## Task objective
Reproduce verbatim the records from the line with "What distance is recorded" to the line with "3.96 metres", including both of those lines.

::::::::::

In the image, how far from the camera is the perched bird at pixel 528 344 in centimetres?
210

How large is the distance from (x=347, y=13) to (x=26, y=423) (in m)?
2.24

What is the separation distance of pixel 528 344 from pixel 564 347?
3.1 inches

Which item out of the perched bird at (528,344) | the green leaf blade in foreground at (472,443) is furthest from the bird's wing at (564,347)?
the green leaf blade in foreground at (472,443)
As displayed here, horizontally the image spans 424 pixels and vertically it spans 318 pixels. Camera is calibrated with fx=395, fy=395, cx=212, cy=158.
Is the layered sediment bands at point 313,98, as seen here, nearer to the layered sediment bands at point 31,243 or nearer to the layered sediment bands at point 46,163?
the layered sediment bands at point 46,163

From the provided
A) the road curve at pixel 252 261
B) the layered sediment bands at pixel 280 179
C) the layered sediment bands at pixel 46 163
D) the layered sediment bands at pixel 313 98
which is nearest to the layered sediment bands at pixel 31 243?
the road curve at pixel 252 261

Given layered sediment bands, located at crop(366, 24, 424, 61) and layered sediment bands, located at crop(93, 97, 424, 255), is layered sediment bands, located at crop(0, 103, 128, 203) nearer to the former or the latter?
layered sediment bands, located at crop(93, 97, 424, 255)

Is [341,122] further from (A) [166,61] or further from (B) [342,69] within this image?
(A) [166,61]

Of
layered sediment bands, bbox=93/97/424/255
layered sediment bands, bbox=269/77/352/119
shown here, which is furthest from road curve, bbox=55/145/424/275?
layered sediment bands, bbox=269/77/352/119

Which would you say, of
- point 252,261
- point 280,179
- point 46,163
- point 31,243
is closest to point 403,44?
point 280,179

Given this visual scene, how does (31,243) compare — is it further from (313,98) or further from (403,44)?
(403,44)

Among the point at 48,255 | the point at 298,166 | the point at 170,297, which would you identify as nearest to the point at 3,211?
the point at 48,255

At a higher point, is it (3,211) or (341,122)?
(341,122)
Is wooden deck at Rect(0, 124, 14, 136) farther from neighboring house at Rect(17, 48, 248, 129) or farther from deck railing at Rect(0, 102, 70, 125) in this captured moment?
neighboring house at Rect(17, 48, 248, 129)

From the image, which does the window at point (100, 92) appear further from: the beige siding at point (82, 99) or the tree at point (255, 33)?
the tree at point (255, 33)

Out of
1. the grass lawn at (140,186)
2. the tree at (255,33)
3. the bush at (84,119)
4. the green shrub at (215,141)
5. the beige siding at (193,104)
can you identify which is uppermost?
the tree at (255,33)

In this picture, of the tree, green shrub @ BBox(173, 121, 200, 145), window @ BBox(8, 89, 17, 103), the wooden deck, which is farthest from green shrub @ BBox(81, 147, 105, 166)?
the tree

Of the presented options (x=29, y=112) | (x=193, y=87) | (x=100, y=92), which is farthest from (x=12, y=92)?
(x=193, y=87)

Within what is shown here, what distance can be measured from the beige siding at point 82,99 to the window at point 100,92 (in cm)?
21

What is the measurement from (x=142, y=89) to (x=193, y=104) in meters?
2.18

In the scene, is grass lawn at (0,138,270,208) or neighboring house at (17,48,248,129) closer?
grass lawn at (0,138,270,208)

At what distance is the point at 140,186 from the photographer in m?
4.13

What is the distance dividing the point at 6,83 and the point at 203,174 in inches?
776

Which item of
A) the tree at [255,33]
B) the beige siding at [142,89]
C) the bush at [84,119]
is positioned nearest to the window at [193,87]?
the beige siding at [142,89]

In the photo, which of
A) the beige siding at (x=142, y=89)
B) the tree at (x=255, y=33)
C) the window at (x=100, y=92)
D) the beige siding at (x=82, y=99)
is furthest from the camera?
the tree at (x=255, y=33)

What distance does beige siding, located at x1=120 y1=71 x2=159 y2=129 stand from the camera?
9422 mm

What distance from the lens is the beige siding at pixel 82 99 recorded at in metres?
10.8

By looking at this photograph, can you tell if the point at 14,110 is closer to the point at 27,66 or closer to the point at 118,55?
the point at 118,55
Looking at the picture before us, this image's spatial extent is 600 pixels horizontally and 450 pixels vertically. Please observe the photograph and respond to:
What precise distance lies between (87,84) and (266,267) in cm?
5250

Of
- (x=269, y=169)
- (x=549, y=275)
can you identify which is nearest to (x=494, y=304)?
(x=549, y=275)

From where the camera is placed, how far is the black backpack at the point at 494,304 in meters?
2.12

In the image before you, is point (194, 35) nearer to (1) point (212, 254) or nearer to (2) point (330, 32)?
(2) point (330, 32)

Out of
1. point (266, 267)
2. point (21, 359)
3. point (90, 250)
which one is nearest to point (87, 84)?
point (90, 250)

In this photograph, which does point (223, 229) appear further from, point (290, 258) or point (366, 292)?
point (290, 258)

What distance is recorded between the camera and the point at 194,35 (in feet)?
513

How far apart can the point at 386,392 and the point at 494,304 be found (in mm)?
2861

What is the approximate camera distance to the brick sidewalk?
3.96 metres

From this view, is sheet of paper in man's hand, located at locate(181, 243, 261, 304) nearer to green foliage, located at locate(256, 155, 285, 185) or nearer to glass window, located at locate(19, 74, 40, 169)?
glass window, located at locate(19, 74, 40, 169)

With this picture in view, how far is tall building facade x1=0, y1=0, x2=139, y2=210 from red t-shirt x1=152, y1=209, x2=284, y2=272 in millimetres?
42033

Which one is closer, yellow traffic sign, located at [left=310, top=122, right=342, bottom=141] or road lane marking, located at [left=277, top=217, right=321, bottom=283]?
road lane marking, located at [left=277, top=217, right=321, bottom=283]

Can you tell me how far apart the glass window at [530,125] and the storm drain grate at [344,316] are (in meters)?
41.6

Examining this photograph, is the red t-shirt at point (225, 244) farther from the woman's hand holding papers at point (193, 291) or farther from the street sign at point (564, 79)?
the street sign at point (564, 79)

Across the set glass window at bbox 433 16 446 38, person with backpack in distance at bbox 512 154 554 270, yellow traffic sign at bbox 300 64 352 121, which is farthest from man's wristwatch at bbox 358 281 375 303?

::::::::::

## Reply
What distance is recorded between the camera and the point at 194,35 (in feet)?
513

How far apart can the point at 386,392 and the point at 494,304 be found (in mm)?
2861

What is the approximate camera distance to the brick sidewalk?
3.96 metres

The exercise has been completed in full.